After everything was washed down, we had finished by about 5pm, so as the sky was starting to clear a bit, and we had a while until we were having dinner at Bernards house that night, Ed and I decided to explore the vineyards of Vosne Romanee and Nuits St Georges, including a visit to La Romanee. Obviously they get many visitors there, as there were signs posted asking us politely to remain on the road and not to enter the vineyard.
We were delighted and priviledged to be invited to Bernards house for dinner that night, where Bernadette his lovely wife prepared a fantastic meal, and needless to say we enjoyed some superb wines. But by about 9pm, my shoulders and underarms were starting to ache. I so badly wanted to soak myself in a bath, but alas our rooms had only showers. So another late night and with a full stomach I went to bed.
While Ed was doing that, I was measuring the density's of the ferments using a mustometer. Each day we measured the density of each ferment and barrel of must to track their progress. Then mid morning the grapes for the bourgogne rouge arrived and we set-up the triage table and the giraffe to sort the grapes, removing the pourriture (rot). After that was done, we chaptalised two reds, the Volnay and the Cotes de Beaune. A small tank is filled with wine from the vats and we add a measured amount of sugar, stirring it constantly to ensure it all dissolves. Then it is pumped back over the skins to kickstart the fermentation. The last pigeage of the morning then took place before the very civilised practice of lunch. After a filling lunch we returned to the cuverie for a full afternoon of work. More grapes were arriving, some bourgogne and a small amount of the Chambertin. So again we set up the triage table and set about sorting the bad grapes from the good. Burgundy had suffered from hail early in the growing season, and this was evident from the bunches that came in with "red stones" as they called them. Dried out berries that had hardened as the damaged stems starved them of water and nutrients. The blackened stems were more prominent on the bourgogne grapes than the Chambertin, which overall was of a good quality this year, with great potential. After the triage, the equipment all needs to be thoroughly washed down before the final pigeage of the day. As we finished at 6:45pm and headed off to a small bar in Gevrey for a well earned beer with Christophe and Louis Jnr the clouds darkened and rain set in.

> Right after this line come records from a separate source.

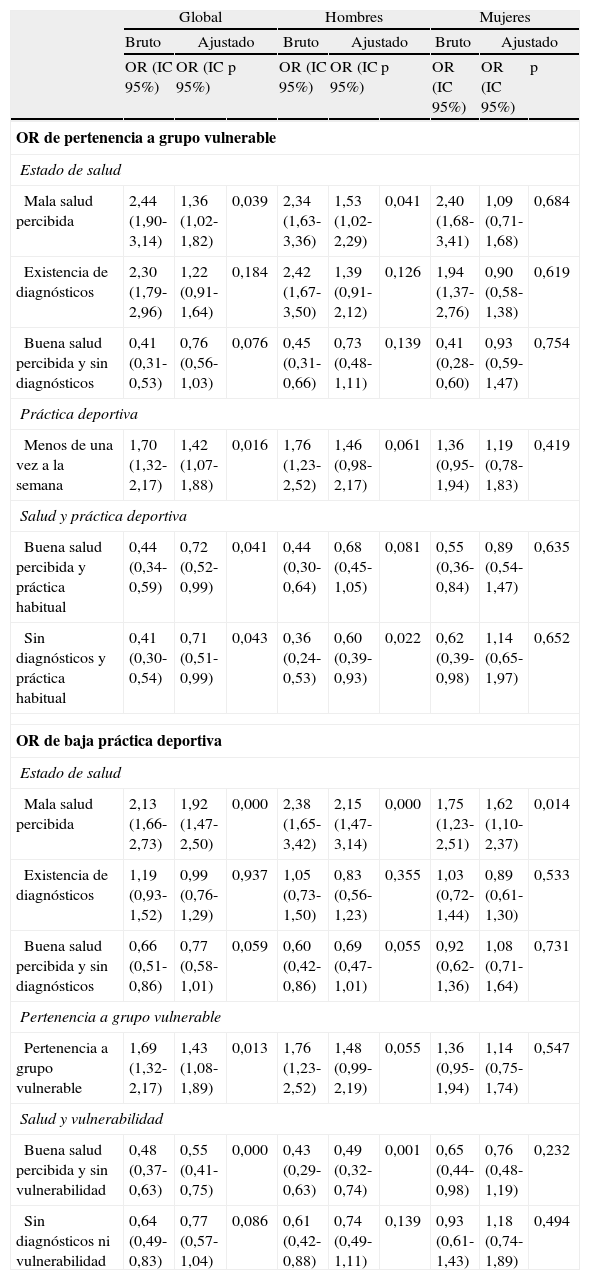 | | Global | | | Hombres | | | Mujeres | | |
|---|---|---|---|---|---|---|---|---|---|
| | Bruto | Ajustado | | Bruto | Ajustado | | Bruto | Ajustado | |
| | OR (IC 95%) | OR (IC 95%) | p | OR (IC 95%) | OR (IC 95%) | p | OR (IC 95%) | OR (IC 95%) | p |
| **OR de pertenencia a grupo vulnerable** | | | | | | | | | |
| *Estado de salud* | | | | | | | | | |
| Mala salud percibida | 2,44 (1,90-3,14) | 1,36 (1,02-1,82) | 0,039 | 2,34 (1,63-3,36) | 1,53 (1,02-2,29) | 0,041 | 2,40 (1,68-3,41) | 1,09 (0,71-1,68) | 0,684 |
| Existencia de diagnósticos | 2,30 (1,79-2,96) | 1,22 (0,91-1,64) | 0,184 | 2,42 (1,67-3,50) | 1,39 (0,91-2,12) | 0,126 | 1,94 (1,37-2,76) | 0,90 (0,58-1,38) | 0,619 |
| Buena salud percibida y sin diagnósticos | 0,41 (0,31-0,53) | 0,76 (0,56-1,03) | 0,076 | 0,45 (0,31-0,66) | 0,73 (0,48-1,11) | 0,139 | 0,41 (0,28-0,60) | 0,93 (0,59-1,47) | 0,754 |
| *Práctica deportiva* | | | | | | | | | |
| Menos de una vez a la semana | 1,70 (1,32-2,17) | 1,42 (1,07-1,88) | 0,016 | 1,76 (1,23-2,52) | 1,46 (0,98-2,17) | 0,061 | 1,36 (0,95-1,94) | 1,19 (0,78-1,83) | 0,419 |
| *Salud y práctica deportiva* | | | | | | | | | |
| Buena salud percibida y práctica habitual | 0,44 (0,34-0,59) | 0,72 (0,52-0,99) | 0,041 | 0,44 (0,30-0,64) | 0,68 (0,45-1,05) | 0,081 | 0,55 (0,36-0,84) | 0,89 (0,54-1,47) | 0,635 |
| Sin diagnósticos y práctica habitual | 0,41 (0,30-0,54) | 0,71 (0,51-0,99) | 0,043 | 0,36 (0,24-0,53) | 0,60 (0,39-0,93) | 0,022 | 0,62 (0,39-0,98) | 1,14 (0,65-1,97) | 0,652 |
| **OR de baja práctica deportiva** | | | | | | | | | |
| *Estado de salud* | | | | | | | | | |
| Mala salud percibida | 2,13 (1,66-2,73) | 1,92 (1,47-2,50) | 0,000 | 2,38 (1,65-3,42) | 2,15 (1,47-3,14) | 0,000 | 1,75 (1,23-2,51) | 1,62 (1,10-2,37) | 0,014 |
| Existencia de diagnósticos | 1,19 (0,93-1,52) | 0,99 (0,76-1,29) | 0,937 | 1,05 (0,73-1,50) | 0,83 (0,56-1,23) | 0,355 | 1,03 (0,72-1,44) | 0,89 (0,61-1,30) | 0,533 |
| Buena salud percibida y sin diagnósticos | 0,66 (0,51-0,86) | 0,77 (0,58-1,01) | 0,059 | 0,60 (0,42-0,86) | 0,69 (0,47-1,01) | 0,055 | 0,92 (0,62-1,36) | 1,08 (0,71-1,64) | 0,731 |
| *Pertenencia a grupo vulnerable* | | | | | | | | | |
| Pertenencia a grupo vulnerable | 1,69 (1,32-2,17) | 1,43 (1,08-1,89) | 0,013 | 1,76 (1,23-2,52) | 1,48 (0,99-2,19) | 0,055 | 1,36 (0,95-1,94) | 1,14 (0,75-1,74) | 0,547 |
| *Salud y vulnerabilidad* | | | | | | | | | |
| Buena salud percibida y sin vulnerabilidad | 0,48 (0,37-0,63) | 0,55 (0,41-0,75) | 0,000 | 0,43 (0,29-0,63) | 0,49 (0,32-0,74) | 0,001 | 0,65 (0,44-0,98) | 0,76 (0,48-1,19) | 0,232 |
| Sin diagnósticos ni vulnerabilidad | 0,64 (0,49-0,83) | 0,77 (0,57-1,04) | 0,086 | 0,61 (0,42-0,88) | 0,74 (0,49-1,11) | 0,139 | 0,93 (0,61-1,43) | 1,18 (0,74-1,89) | 0,494 |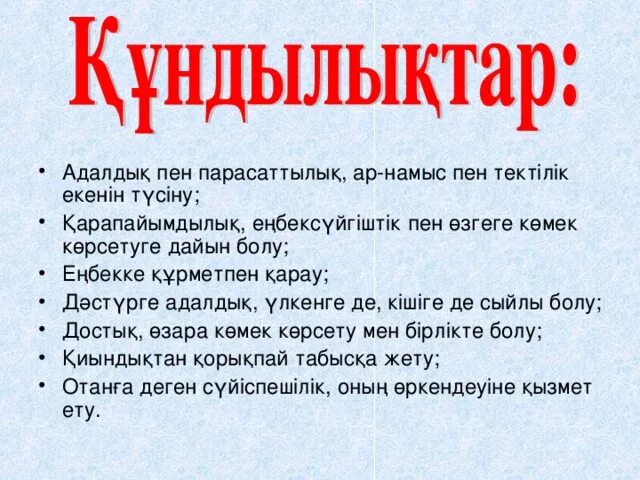 Құндылықтар:

• Адалдық пен парасаттылық, ар-намыс пен тектілік екенін түсіну;
• Қарапайымдылық, еңбексүйгіштік пен өзгеге көмек көрсетуге дайын болу;
• Еңбекке құрметпен қарау;
• Дәстүрге адалдық, үлкенге де, кішіге де сыйлы болу;
• Достық, өзара көмек көрсету мен бірлікте болу;
• Қиындықтан қорықпай табысқа жету;
• Отанға деген сүйіспешілік, оның өркендеуіне қызмет ету.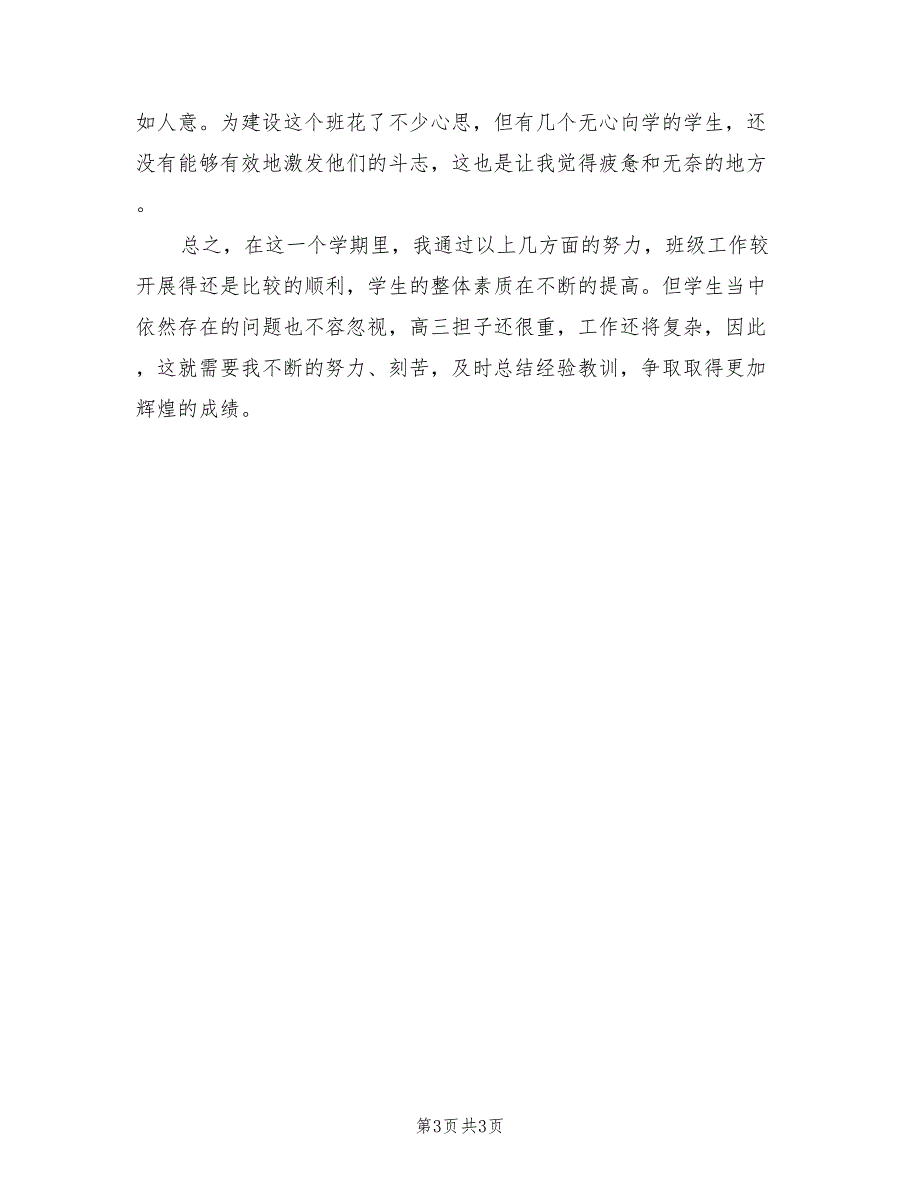 如人意。为建设这个班花了不少心思，但有几个无心向学的学生，还没有能够有效地激发他们的斗志，这也是让我觉得疲惫和无奈的地方。

总之，在这一个学期里，我通过以上几方面的努力，班级工作较开展得还是比较的顺利，学生的整体素质在不断的提高。但学生当中依然存在的问题也不容忽视，高三担子还很重，工作还将复杂，因此，这就需要我不断的努力、刻苦，及时总结经验教训，争取取得更加辉煌的成绩。

第3页 共3页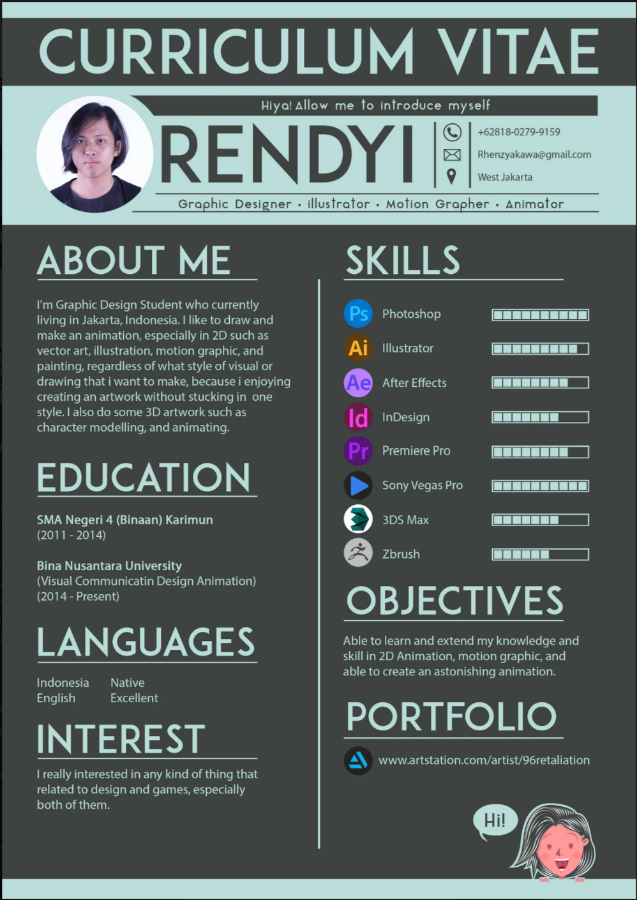 CURRICULUM VITAE

Hiya! Allow me to introduce myself

RENDYI

+62818-0279-9159
Rhenzyakawa@gmail.com
West Jakarta

Graphic Designer • illustrator • Motion Grapher • Animator

ABOUT ME

I'm Graphic Design Student who currently living in Jakarta, Indonesia. I like to draw and make an animation, especially in 2D such as vector art, illustration, motion graphic, and painting, regardless of what style of visual or drawing that i want to make, because i enjoying creating an artwork without stucking in one style. I also do some 3D artwork such as character modelling, and animating.

EDUCATION

SMA Negeri 4 (Binaan) Karimun
(2011 - 2014)

Bina Nusantara University
(Visual Communicatin Design Animation)
(2014 - Present)

LANGUAGES

Indonesia Native
English Excellent

INTEREST

I really interested in any kind of thing that related to design and games, especially both of them.

SKILLS

Ps Photoshop
Ai Illustrator
Ae After Effects
Id InDesign
Pr Premiere Pro
Sony Vegas Pro
3DS Max
Zbrush

OBJECTIVES

Able to learn and extend my knowledge and skill in 2D Animation, motion graphic, and able to create an astonishing animation.

PORTFOLIO

www.artstation.com/artist/96retaliation

Hi!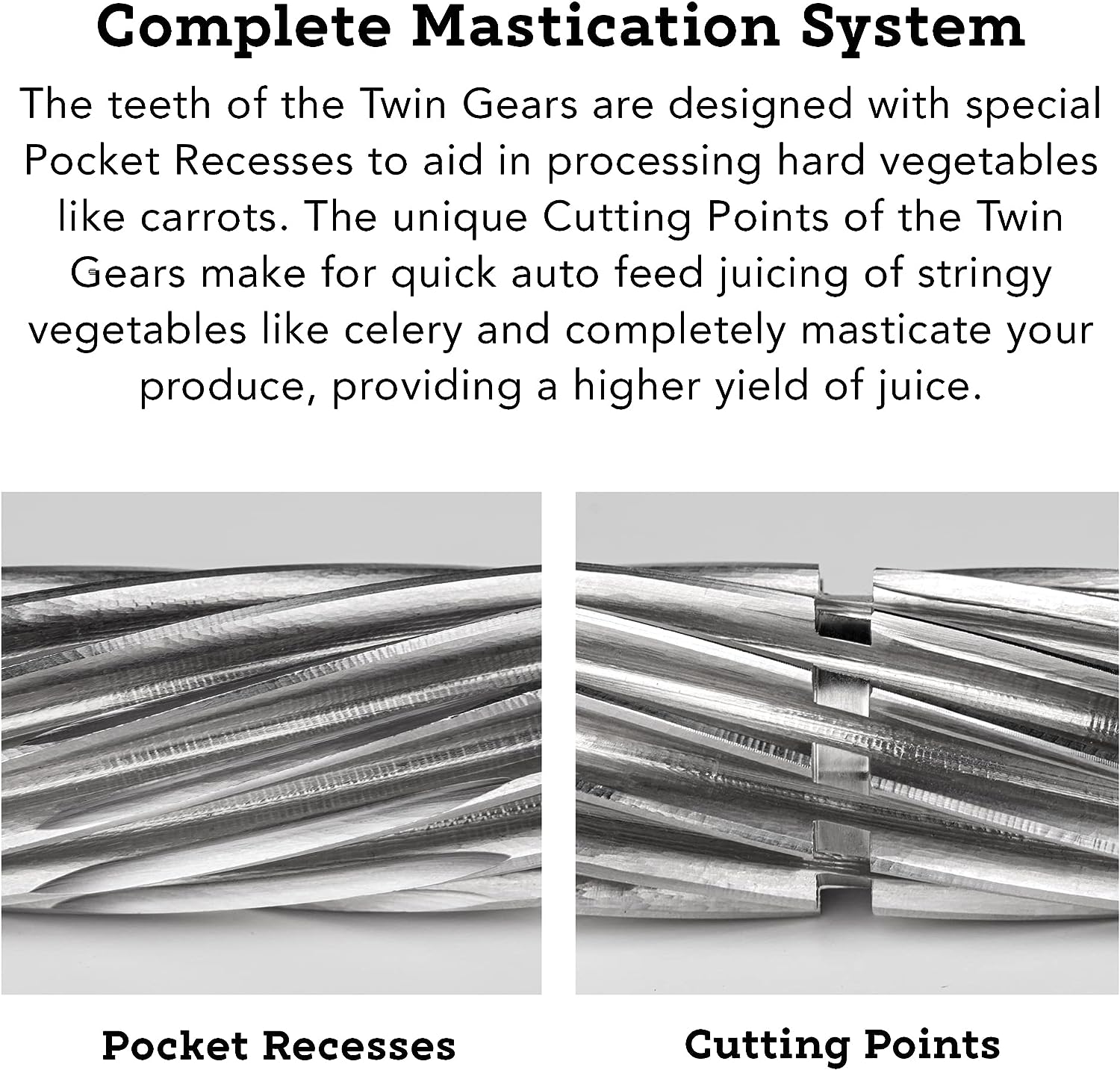 Complete Mastication System

The teeth of the Twin Gears are designed with special Pocket Recesses to aid in processing hard vegetables like carrots. The unique Cutting Points of the Twin Gears make for quick auto feed juicing of stringy vegetables like celery and completely masticate your produce, providing a higher yield of juice.

Pocket Recesses

Cutting Points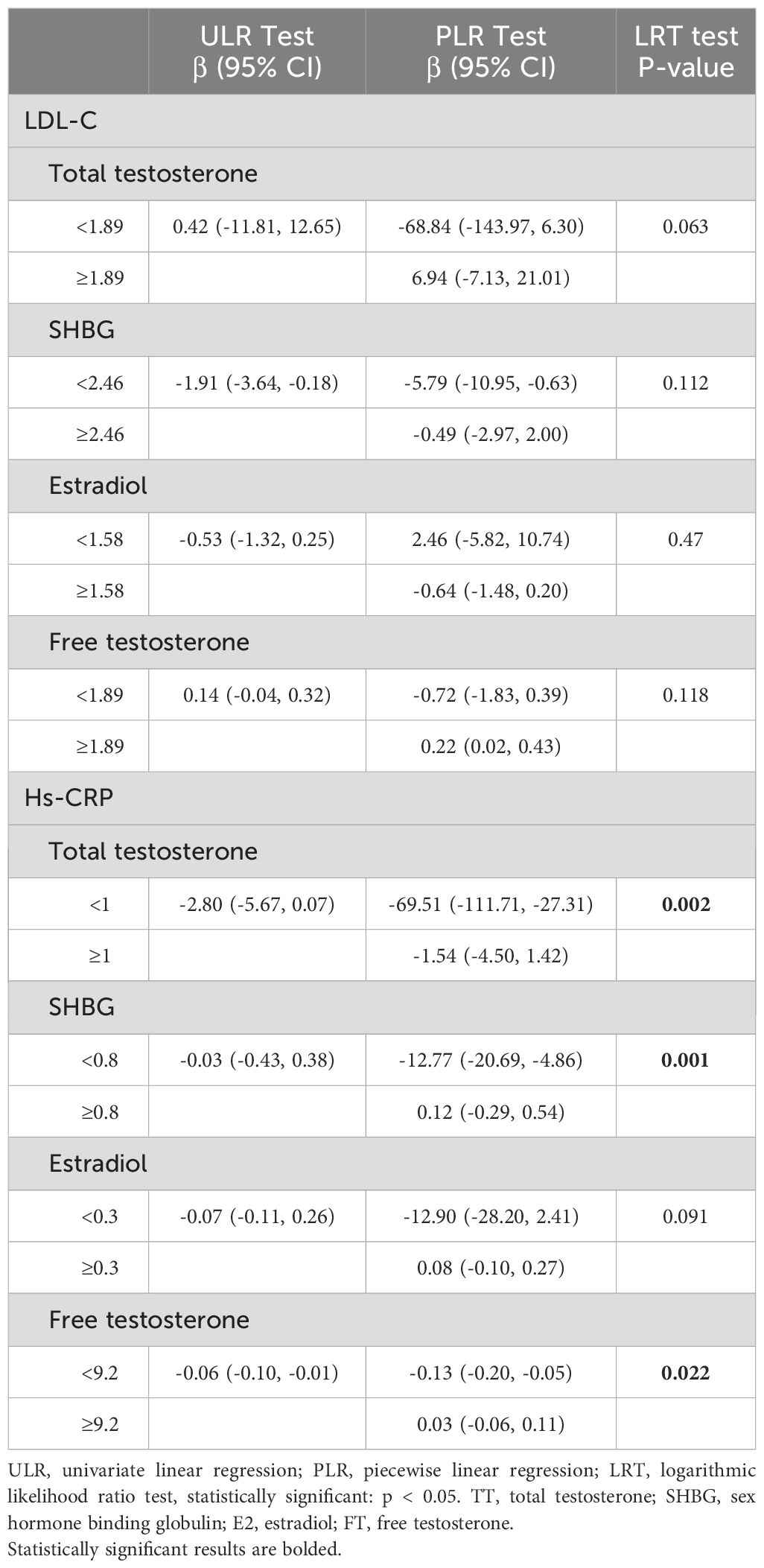 | | ULR Test β (95% CI) | PLR Test β (95% CI) | LRT test P-value |
|---|---|---|---|
| LDL-C | | | |
| Total testosterone | | | |
| <1.89 | 0.42 (-11.81, 12.65) | -68.84 (-143.97, 6.30) | 0.063 |
| ≥1.89 | | 6.94 (-7.13, 21.01) | |
| SHBG | | | |
| <2.46 | -1.91 (-3.64, -0.18) | -5.79 (-10.95, -0.63) | 0.112 |
| ≥2.46 | | -0.49 (-2.97, 2.00) | |
| Estradiol | | | |
| <1.58 | -0.53 (-1.32, 0.25) | 2.46 (-5.82, 10.74) | 0.47 |
| ≥1.58 | | -0.64 (-1.48, 0.20) | |
| Free testosterone | | | |
| <1.89 | 0.14 (-0.04, 0.32) | -0.72 (-1.83, 0.39) | 0.118 |
| ≥1.89 | | 0.22 (0.02, 0.43) | |
| Hs-CRP | | | |
| Total testosterone | | | |
| <1 | -2.80 (-5.67, 0.07) | -69.51 (-111.71, -27.31) | **0.002** |
| ≥1 | | -1.54 (-4.50, 1.42) | |
| SHBG | | | |
| <0.8 | -0.03 (-0.43, 0.38) | -12.77 (-20.69, -4.86) | **0.001** |
| ≥0.8 | | 0.12 (-0.29, 0.54) | |
| Estradiol | | | |
| <0.3 | -0.07 (-0.11, 0.26) | -12.90 (-28.20, 2.41) | 0.091 |
| ≥0.3 | | 0.08 (-0.10, 0.27) | |
| Free testosterone | | | |
| <9.2 | -0.06 (-0.10, -0.01) | -0.13 (-0.20, -0.05) | **0.022** |
| ≥9.2 | | 0.03 (-0.06, 0.11) | |

ULR, univariate linear regression; PLR, piecewise linear regression; LRT, logarithmic likelihood ratio test, statistically significant: p < 0.05. TT, total testosterone; SHBG, sex hormone binding globulin; E2, estradiol; FT, free testosterone.
Statistically significant results are bolded.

This was a worry for Louis, as the pickers had only brought in less than half of the grapes of Chambertin, and rain now, could cause problems if it diluted the grapes, not to mention the risk of rot. As we got ready for dinner the heavens opened and rain lashed down from the sky. As we dined that night with Louis Snr, Bernard and "Chef" Louis, their concern at the weather was obvious. We enjoyed a suberb dinner with some fantastic wines, including a very elegant Charmes Chambertin. The rain finally eased up late that night, but with frequent downpours during the night.
To Louis Snr, Bernard, "Chef" Louis, Jean-Christophe and their families I pass on my sincere thanks for your wonderful hospitality. Vous etes tres gentile.
Bernard, Louis and "Chef" Louis Vallet our generous hosts for the vendage.